TEXT PROVIDED
BEGIN

I make out a school bus…glowing orange, green, magenta, lavender, chlorine blue, every fluorescent pastel imaginable in thousands of designs.

Tom Wolf

Magenta is a beautiful name and one that is worthy of the richness of its color. How did the name originate? It wasn’t always called magenta. Here are a couple of possibilities:

The color magenta was originally called fuchsine, which was the name of a purple-pink dye. It was possibly renamed in 1859 as a celebration of the victory of the French army at the Battle of Magenta. Magenta is a town in Northern Italy. The color might also have been named after the red uniforms of the French troops.

The color also has been called mauveine which in turn is aniline purple and Perkin’s mauve. Perkins accidentally discovered this synthetic dye in 1856 when he was attempting to find a cure for malaria.

END

[Records contained in a dataset]
BEGIN

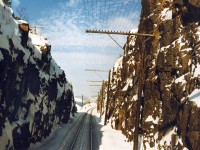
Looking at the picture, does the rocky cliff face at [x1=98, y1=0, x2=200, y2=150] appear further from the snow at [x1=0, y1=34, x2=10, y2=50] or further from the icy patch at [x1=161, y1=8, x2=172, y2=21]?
the snow at [x1=0, y1=34, x2=10, y2=50]

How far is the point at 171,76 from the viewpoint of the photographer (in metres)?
22.5

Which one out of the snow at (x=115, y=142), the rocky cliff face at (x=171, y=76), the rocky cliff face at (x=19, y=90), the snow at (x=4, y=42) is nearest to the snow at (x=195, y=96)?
the rocky cliff face at (x=171, y=76)

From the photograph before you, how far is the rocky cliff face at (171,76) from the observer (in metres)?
18.5

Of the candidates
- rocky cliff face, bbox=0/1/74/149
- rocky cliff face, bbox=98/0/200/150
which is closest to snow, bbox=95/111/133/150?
rocky cliff face, bbox=98/0/200/150

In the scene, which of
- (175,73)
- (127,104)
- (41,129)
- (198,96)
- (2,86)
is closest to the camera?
(198,96)

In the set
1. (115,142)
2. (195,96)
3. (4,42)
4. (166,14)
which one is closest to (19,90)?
(4,42)

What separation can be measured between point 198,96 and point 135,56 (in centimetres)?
1834

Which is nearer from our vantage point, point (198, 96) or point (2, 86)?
point (198, 96)

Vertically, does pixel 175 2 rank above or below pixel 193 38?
above

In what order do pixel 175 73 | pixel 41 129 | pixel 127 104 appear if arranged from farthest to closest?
1. pixel 127 104
2. pixel 41 129
3. pixel 175 73

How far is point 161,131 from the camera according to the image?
22.2m

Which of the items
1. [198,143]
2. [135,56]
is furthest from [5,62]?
[135,56]

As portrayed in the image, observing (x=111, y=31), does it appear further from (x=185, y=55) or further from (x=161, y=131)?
(x=161, y=131)

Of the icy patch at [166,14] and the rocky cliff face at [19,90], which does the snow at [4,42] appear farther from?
the icy patch at [166,14]
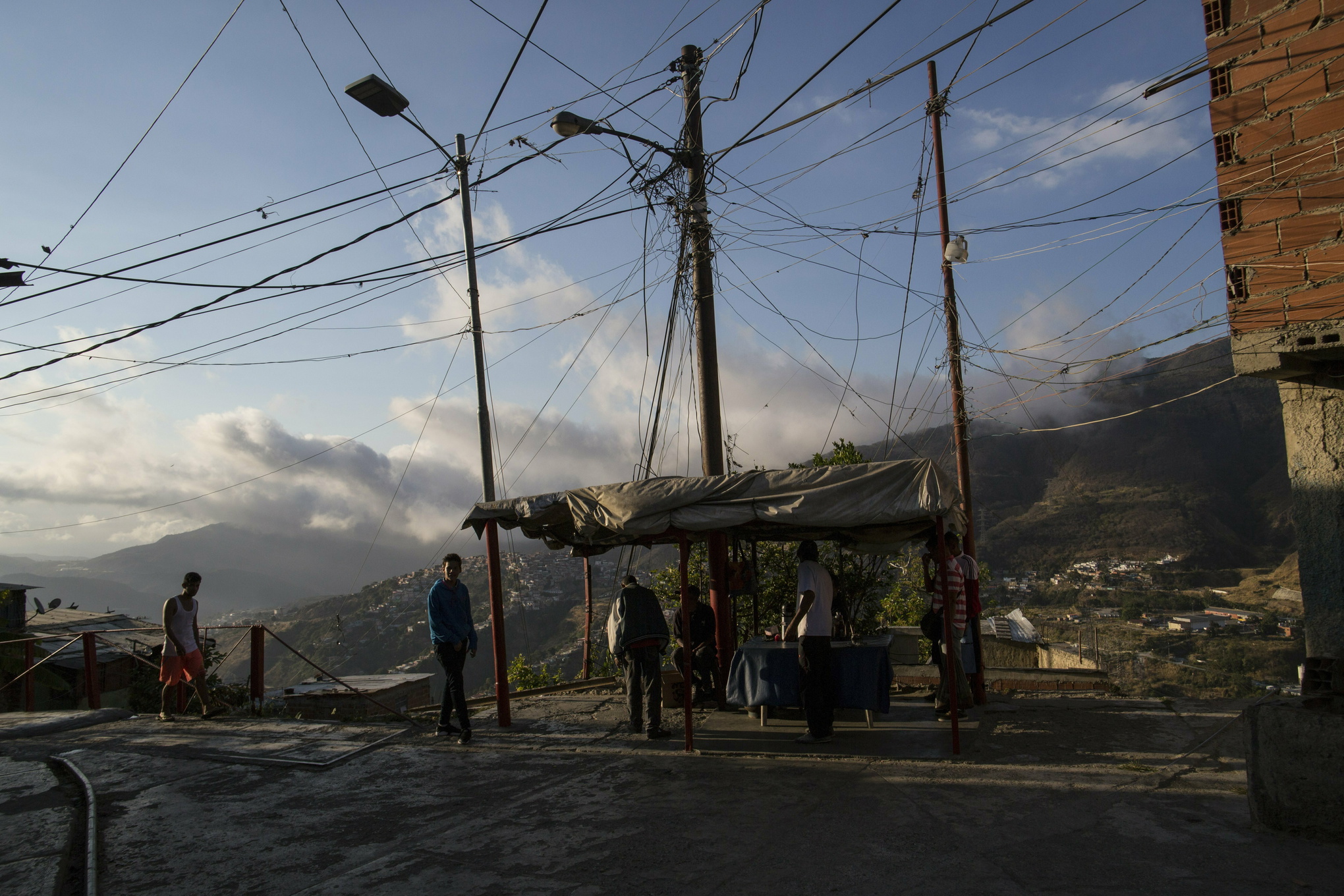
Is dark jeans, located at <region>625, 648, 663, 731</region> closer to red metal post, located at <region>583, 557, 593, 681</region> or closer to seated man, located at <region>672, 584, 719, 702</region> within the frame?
seated man, located at <region>672, 584, 719, 702</region>

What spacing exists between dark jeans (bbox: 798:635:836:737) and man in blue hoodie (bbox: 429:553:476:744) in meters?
3.64

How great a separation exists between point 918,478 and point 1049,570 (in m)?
48.2

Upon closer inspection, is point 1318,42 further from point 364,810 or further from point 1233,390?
point 1233,390

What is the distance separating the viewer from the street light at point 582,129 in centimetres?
1086

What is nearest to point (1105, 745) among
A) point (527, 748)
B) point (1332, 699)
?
point (1332, 699)

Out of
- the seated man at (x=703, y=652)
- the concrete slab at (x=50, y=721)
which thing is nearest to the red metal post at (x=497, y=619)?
the seated man at (x=703, y=652)

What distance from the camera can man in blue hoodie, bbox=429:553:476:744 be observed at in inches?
317

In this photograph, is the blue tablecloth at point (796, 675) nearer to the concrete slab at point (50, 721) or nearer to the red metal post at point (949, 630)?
the red metal post at point (949, 630)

END

REQUIRED ACTION 1
Return everything in the text on the color magenta from "The color also" down to "cure for malaria.".
REQUIRED ACTION 2
Supply the next part of the text on the color magenta, picking up right after its last sentence.

RESPONSE 1
The color also has been called mauveine which in turn is aniline purple and Perkin’s mauve. Perkins accidentally discovered this synthetic dye in 1856 when he was attempting to find a cure for malaria.

RESPONSE 2
The Magenta Rose was first named in 1927. A Magenta Rose garden is beautiful to behold and the sweet fragrance of its blooms can be mood enhancing.  Have you ever been presented with a magenta rose bouquet and have you ever thought about whether those magenta-colored roses would  smell as sweet if instead, the flowers were described as being fuchsine-colored or mauveine-colored? Would a different word alter the perfume? Probably not, but the word magenta sounds so much better! It has a musical quality – magenta…center…scenta…momenta…pimento… whereas the sound of fuchsine has a rather medical connotation…fuchsine – vaccine and so on. 

Magenta is actually a primary color (not red). Think of the inks you use for your computer:  black, magenta, yellow and cyan. If you mix magenta with yellow, you will get red. Henry Matisse and the Fauvist painters used magenta as did Paul Gauguin in some of his South Seas paintings.

Magenta is actually a complementary color to green so try staring at a green light and the after-image you might see will be MAGENTA!